Tasks to complete
(A) Decide whether each statement agrees with the Embark rendering passage. Answer yes or no for each, and quote the words that decide it.
(i) The team concentrated on rendering from the very start of the platform project.
(ii) For almost two years, the team used vertex colors and blob shadows.
(iii) The team found a ready-made open source solution that met all of its needs.
(B) Continue the Embark rendering passage from its last sentence.

-- Source passage follows --

If you’ve followed what we do at Embark, you may know that beyond our games, we’re also working on a creative platform. It’s a project focused fully on user-created content, and enabling players to build their own worlds and interactive experiences.

I’m Tomasz, a software engineer here at Embark. In this technical blog post, I’ll shine a light on how we approach 3D rendering of user-created worlds, how Rust helps us achieve our goals, and share some exciting open source news.

Our creative platform in the making; rendered in real time in our engine built with the Rust language on CPU and GPU!

So, as it turns out, you actually can have too much of a good thing. When we started our journey at Embark, we had a disproportionately high number of rendering engineers on our platform project. We quickly realized it would be a trap to lose ourselves in shiny pixels at the outset, particularly as we had more important things to take care of before rendering.

Luckily, we are also generalists, and huge fans of the Rust language (which turns a regular developer into a superhero). And so, we put off graphics for a while, and instead focused on gameplay, physics, audio, and all of the other bits and pieces that a new game engine needs. We rolled with vertex colors and blob shadows for almost two years, relying on the insensitivity (and affinity) of engineers to visual transgressions.

Eventually, our true ‘rendering’ selves emerged, and could not hold off any longer. After all, when artists start faking indirect lighting, fog and Fresnel equations with vertex colors, it’s a desperate cry for help.

It became clear to us that we needed some rendering tech.

Rust has an incredible open source community, so you never need to start completely from scratch. While we found plenty of great building blocks, we did not unearth any ready-made solutions that would fit all of our needs. It was time to pull up our sleeves and get to work.

The rendering engineers rejoiced!

… perhaps a bit too much. We made not one, but two renderers. Sort of — they are closely related, share a lot of code, and both have exciting modern features, such as ray tracing and real-time global illumination.

-- Source passage concluded --
-- Data shown follows --

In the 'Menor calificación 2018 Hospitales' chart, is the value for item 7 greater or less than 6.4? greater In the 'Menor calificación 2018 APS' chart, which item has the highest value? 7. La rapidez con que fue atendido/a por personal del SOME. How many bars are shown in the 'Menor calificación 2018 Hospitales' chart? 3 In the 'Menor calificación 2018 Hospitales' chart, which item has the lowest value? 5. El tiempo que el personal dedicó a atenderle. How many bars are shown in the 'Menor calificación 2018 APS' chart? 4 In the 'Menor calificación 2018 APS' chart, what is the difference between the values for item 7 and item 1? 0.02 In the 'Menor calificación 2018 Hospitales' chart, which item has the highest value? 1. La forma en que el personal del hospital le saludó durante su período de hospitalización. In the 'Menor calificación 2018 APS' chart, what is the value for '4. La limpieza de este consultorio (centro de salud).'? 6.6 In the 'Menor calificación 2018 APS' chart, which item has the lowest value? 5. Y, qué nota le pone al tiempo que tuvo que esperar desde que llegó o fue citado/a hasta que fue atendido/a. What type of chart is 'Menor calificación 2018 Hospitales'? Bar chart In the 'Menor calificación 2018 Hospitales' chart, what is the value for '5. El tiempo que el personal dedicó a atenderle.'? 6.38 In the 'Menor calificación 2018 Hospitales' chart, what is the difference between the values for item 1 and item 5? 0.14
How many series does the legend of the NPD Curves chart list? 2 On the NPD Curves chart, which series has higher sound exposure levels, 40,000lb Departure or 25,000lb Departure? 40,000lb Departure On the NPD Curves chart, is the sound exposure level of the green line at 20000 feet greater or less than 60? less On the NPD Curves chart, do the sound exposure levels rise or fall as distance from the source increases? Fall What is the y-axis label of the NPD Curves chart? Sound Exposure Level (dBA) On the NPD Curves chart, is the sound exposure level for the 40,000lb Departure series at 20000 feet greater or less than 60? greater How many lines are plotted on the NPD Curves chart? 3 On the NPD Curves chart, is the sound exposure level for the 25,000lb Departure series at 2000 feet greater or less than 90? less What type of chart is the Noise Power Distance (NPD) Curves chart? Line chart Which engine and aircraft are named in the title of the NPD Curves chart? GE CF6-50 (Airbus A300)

-- Data shown concluded --

Results of the exercise
(A)
(i) No: "we put off graphics for a while, and instead focused on gameplay, physics, audio, and all of the other bits and pieces that a new game engine needs."
(ii) Yes: "We rolled with vertex colors and blob shadows for almost two years."
(iii) No: "we did not unearth any ready-made solutions that would fit all of our needs."

(B)
We also wanted to bring the benefits of the Rust language and ecosystem to the GPU; hence, the rust-gpu project was born. Our rendering engineers would no longer have to choose between using a great language and writing shaders!

We’ll come back to rust-gpu later in this article — for now, let’s focus on the shiny pixels and what makes them sparkle.

User-created scene with automatic ray-traced reflections and multi-bounce diffuse lighting

Great visuals for everyone

Our Rust project has different requirements than a video game. It’s a platform that will enable everyone — not just professional game makers — to build new small interactive experiences. For rendering, this means working with user-generated content, and not requiring expert game developer knowledge to achieve stunning results.

Instead of painstakingly placing reflection probes or baking static lightmaps, we want any object — whether it’s static or dynamic — to emit and scatter light realistically. If a player wants to illuminate their virtual home, all they need to do is make an object glow, or punch a hole in the ceiling to let the sun in. Light will then bounce off of surfaces, naturally filling the space.

Achieving all of this in real-time on current graphics hardware is an active area of research, and it’s something of an unsolved problem. In the lingo of rendering engineers, that means fun.

That’s also where my personal story connects — I’ve always been interested in real-time global illumination, and spent a good chunk of my career researching it. Of course, it has been fascinating to work on gameplay and systems at Embark, but with the joy that rendering brings me, I could not resist developing a global illumination renderer as a side project. As a benefit, when the time came to tighten up the graphics in our creative platform, we were able to hit the ground running.

Today, we are sharing this experimental renderer “kajiya” with you.

Open-sourcing kajiya

A simple scene rendered with kajiya. Car model by Rust Shake.

In kajiya, RTX is always On!

No, that doesn’t mean giant reflective puddles or a hyper-realistic Spongebob. It merely means that the rendering looks right. Sometimes you might not even know it’s there — global illumination can be difficult to explain until you turn it off.

Now, before you go running and hook kajiya up to your favorite Rust game engine, there is a disclaimer: it is a work in progress, and it is shaky. Perhaps perpetually so.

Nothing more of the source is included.